DIRECTIVE: Rewrite the material below, putting "roadway" wherever "paved road" appears and leaving everything else unchanged.

════════════════════

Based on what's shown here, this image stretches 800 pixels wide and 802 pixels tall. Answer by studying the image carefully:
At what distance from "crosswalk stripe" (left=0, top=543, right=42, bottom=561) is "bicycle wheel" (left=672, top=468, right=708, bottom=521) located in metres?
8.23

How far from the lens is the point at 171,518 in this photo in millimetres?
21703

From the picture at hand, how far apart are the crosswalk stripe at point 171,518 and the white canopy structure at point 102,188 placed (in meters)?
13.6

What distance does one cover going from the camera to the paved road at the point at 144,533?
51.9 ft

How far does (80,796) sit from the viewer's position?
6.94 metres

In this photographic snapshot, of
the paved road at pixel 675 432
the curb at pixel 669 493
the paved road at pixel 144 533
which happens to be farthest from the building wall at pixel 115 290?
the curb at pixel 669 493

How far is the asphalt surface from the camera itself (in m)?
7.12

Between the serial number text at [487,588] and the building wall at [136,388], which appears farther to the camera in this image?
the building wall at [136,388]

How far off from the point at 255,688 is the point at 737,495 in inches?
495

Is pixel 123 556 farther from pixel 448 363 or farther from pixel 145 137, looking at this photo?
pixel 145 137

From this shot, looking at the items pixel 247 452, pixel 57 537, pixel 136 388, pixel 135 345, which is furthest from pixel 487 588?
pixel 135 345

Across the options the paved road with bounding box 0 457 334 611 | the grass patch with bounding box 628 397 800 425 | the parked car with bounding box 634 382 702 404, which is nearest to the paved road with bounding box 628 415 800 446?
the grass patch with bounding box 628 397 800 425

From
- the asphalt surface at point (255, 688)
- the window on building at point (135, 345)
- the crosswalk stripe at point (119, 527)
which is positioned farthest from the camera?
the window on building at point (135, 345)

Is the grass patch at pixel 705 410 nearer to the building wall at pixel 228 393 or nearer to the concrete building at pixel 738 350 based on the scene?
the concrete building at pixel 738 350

════════════════════

SOLUTION:
Based on what's shown here, this image stretches 800 pixels wide and 802 pixels tall. Answer by studying the image carefully:
At what distance from "crosswalk stripe" (left=0, top=543, right=42, bottom=561) is "bicycle wheel" (left=672, top=468, right=708, bottom=521) located in metres?
8.23

How far from the lens is the point at 171,518 in this photo in millimetres?
21703

From the picture at hand, how far apart are the crosswalk stripe at point 171,518 and the white canopy structure at point 102,188 placed (in meters)?
13.6

What distance does one cover going from the camera to the roadway at the point at 144,533?
51.9 ft

How far does (80,796) sit from the viewer's position?
6.94 metres

In this photographic snapshot, of
the roadway at pixel 675 432
the curb at pixel 669 493
the roadway at pixel 144 533
which happens to be farthest from the building wall at pixel 115 290?
the curb at pixel 669 493

How far is the asphalt surface from the camera itself (in m)?
7.12

Between the serial number text at [487,588] and the building wall at [136,388], which appears farther to the camera in this image?
the building wall at [136,388]

How far off from the point at 255,688 is the point at 737,495 in inches?
495

Is pixel 123 556 farther from pixel 448 363 or farther from pixel 145 137, looking at this photo?
pixel 145 137

From this shot, looking at the items pixel 247 452, pixel 57 537, pixel 136 388, pixel 135 345, which is furthest from pixel 487 588?
pixel 135 345

Across the options the roadway with bounding box 0 457 334 611 | the grass patch with bounding box 628 397 800 425 | the parked car with bounding box 634 382 702 404, which is nearest to the roadway with bounding box 628 415 800 446?
the grass patch with bounding box 628 397 800 425

From
- the asphalt surface at point (255, 688)
- the window on building at point (135, 345)
- the crosswalk stripe at point (119, 527)
which is positioned farthest from the camera?
the window on building at point (135, 345)

Is the grass patch at pixel 705 410 nearer to the building wall at pixel 228 393 or nearer to the concrete building at pixel 738 350 based on the scene?
the concrete building at pixel 738 350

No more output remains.